Avenue des Gobelins (Paris, XIIIe), beaucoup de cafés ont encore leur rideau fermé. La météo maussade des derniers jours n’engage pas les professionnels à extraire leur personnel du chômage partiel. Un petit restaurant aligne une dizaine de tables peu fréquentées sur trois rangées à côté du métro. “Ils ne servent pas de cafés, uniquement du thé et des boissons fraîches, et pas au tarif comptoir !”, se plaignent des clientes qui estiment avoir assez souffert financièrement de la crise du Covid-19 pour ne pas se voir infliger le prix majoré en terrasse.
L'humeur des clients s'assombrit en même temps que la météo
“À l’ouverture, les clients faisaient preuve de beaucoup de compassion et nous encourageaient mais, en peu de temps, ils se sont plaints des prix, du voisin qui fume, du froid et de l’absence de plaids pour des raisons sanitaires, de ne pas pouvoir lire le journal dont nous devrions désinfecter les quarante pages à chaque prise en main, voire refusaient de mettre un masque pour aller aux toilettes”, raconte un serveur du quartier des Gobelins.

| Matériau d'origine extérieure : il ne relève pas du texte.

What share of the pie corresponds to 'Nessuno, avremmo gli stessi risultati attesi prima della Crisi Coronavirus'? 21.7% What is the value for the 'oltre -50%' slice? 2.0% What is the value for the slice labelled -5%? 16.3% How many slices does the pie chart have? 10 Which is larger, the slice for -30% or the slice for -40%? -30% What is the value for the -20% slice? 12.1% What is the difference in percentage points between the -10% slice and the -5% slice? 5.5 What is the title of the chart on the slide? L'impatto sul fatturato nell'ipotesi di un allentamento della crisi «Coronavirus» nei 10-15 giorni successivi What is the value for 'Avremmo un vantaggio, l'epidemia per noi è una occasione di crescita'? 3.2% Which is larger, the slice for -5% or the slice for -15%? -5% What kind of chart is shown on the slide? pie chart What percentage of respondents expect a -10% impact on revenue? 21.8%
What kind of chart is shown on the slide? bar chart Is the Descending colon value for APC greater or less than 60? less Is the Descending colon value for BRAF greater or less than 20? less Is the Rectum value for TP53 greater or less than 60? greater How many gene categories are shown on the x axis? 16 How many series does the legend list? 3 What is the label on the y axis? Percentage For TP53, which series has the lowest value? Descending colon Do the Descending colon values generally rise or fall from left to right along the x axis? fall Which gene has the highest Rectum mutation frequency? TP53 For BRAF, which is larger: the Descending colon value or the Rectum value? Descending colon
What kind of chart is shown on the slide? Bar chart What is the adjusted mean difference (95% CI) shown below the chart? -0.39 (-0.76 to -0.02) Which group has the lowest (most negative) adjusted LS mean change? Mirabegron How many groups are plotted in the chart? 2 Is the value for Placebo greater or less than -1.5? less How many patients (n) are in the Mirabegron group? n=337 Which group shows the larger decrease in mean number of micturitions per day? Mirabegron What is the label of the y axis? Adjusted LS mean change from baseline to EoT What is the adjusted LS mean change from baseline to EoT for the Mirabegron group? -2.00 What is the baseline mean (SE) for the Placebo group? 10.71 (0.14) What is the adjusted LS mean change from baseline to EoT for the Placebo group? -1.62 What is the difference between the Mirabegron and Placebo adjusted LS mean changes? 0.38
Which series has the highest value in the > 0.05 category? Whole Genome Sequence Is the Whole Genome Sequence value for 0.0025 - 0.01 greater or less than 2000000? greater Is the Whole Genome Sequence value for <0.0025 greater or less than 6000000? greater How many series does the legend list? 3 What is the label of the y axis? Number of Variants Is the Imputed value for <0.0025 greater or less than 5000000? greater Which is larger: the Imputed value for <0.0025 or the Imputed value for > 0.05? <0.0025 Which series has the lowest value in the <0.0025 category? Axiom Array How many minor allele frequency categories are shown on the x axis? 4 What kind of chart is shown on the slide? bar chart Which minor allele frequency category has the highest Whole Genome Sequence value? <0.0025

“Nous ne pouvons pas laisser entrer les clients sans masques au Relais et nous n’avons pas les moyens de fournir cet accessoire à nos frais. Donc pas de masque, pas de toilettes. On le dit poliment mais fermement”, explique également Choukri Chamkia, qui reconnaît la difficulté de la situation. Alors plutôt que la chimère d’un monde meilleur, les restaurateurs parisiens espèrent une météo moins maussade pour stimuler le retour d’activité et de la bonne humeur sur les terrasses, en attendant la réouverture des salles souhaitée bien avant le 22 juin.